___ Kaynak metin
İşveren ve işçi sınıfı örgütlerinin sınıfsal taleplerinin
uzlaşmazlıklarını net ve sade şekilde ortaya koyan tablosuyla
Uras bu birlikteliğin zeminini ve geleceğini sorgularken bize de
cesaret veriyor. Ne de olsa insan, konuya ilişkin haber
başlıklarında söylenen şekliyle tam da bir "ezber bozma"
gayreti içine girilmişken dogmatik solcu, sınıf indirgemeci
yaftası yemek istemiyor. Ama mademki karşı tarafın akil kişileri
de olaya gayet sınıfsal bakmakta bir sakınca görmüyorlar, bize
de konuya sınıfsal bir perspektifle yaklaşma cesareti geliyor.
O
hâlde biz de aldığımız bu cesaretle şaşkınlığı aşarak söz
konusu toplantı sonrası yapılan açıklamaları değerlendirmek;
belirgin çelişkileri, karşıtlıkları ortaya koymak ve DİSK'in
bu açılımı karşısında yapılmasını gerekli gördüğümüz
sorgulamaya katkı sunmak isteriz.
Gazetelerden
ilk öğrendiğimiz Çelebi'nin TÜSİAD ziyaretinin birkaç
dönemdir dernek yönetimiyle kurulan iyi ilişkiler kapsamında bir
iade i ziyaret olduğu. Ancak Uras'ın da yazısında dikkat
çektiği gibi ziyaret sonrası iki başkanın basına yaptıkları
açıklamalar bir protokol ziyareti için çok iddialı bir içerikte.
______
Lütfen Çelebi'nin TÜSİAD ziyaretini değerlendiren metinden "Gazetelerden" sözcüklerini içeren yerle açılıp "iddialı bir içerikte." sözcükleriyle kapanan bölümü harfi harfine yineleyin.
___ Sağlanan öğeler
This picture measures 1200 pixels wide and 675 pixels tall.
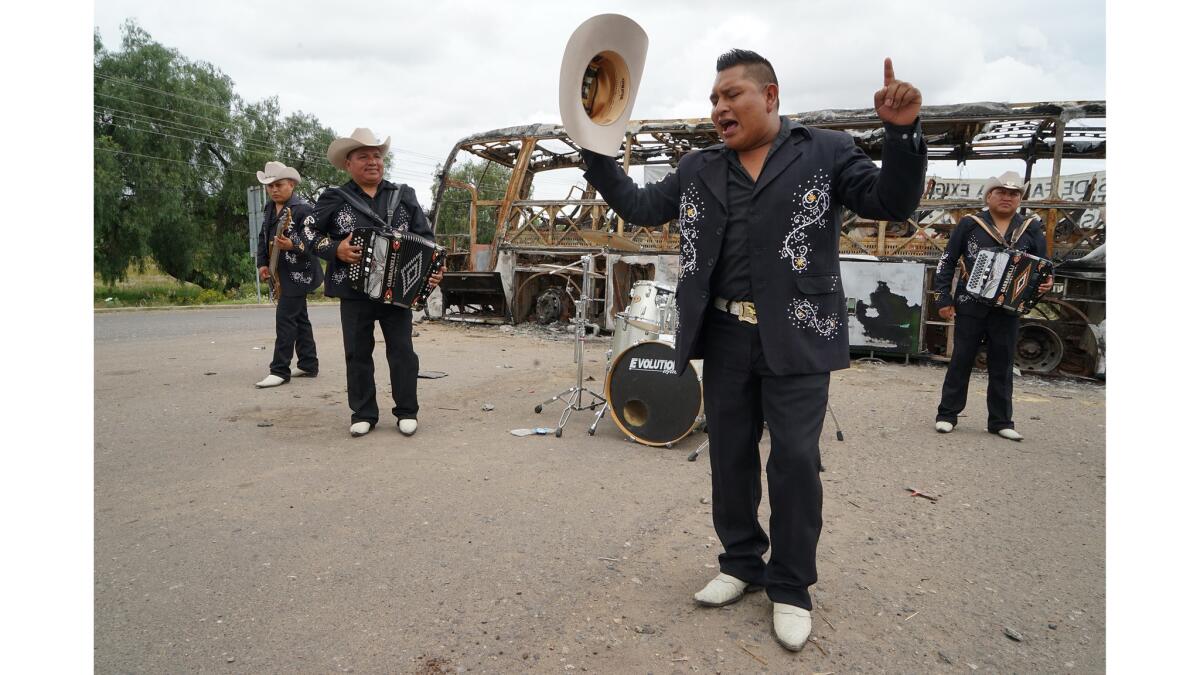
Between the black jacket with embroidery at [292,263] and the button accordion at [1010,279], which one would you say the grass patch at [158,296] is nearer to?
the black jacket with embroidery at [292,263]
______
___ Sağlanan öğeler
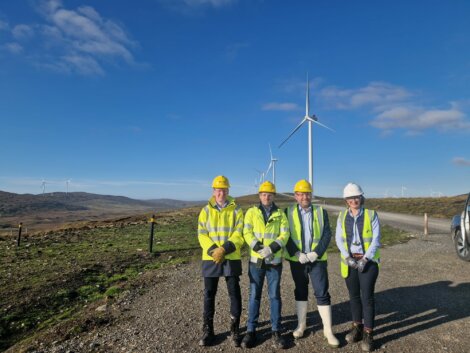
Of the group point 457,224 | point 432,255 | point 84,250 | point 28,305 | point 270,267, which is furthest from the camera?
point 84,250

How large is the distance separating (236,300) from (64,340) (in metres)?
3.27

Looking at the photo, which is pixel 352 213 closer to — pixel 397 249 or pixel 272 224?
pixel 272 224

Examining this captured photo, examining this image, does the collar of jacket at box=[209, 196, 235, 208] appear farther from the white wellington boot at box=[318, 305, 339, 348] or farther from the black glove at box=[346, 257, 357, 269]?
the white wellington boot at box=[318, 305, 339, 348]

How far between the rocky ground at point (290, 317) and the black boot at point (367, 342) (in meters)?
______
___ Sağlanan öğeler
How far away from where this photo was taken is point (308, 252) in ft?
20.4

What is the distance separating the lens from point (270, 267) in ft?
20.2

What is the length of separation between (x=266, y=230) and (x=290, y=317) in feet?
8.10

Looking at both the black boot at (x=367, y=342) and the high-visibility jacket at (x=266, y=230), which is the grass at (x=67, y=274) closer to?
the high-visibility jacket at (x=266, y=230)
______
### Sorunun çözümü:
Gazetelerden
ilk öğrendiğimiz Çelebi'nin TÜSİAD ziyaretinin birkaç
dönemdir dernek yönetimiyle kurulan iyi ilişkiler kapsamında bir
iade i ziyaret olduğu. Ancak Uras'ın da yazısında dikkat
çektiği gibi ziyaret sonrası iki başkanın basına yaptıkları
açıklamalar bir protokol ziyareti için çok iddialı bir içerikte.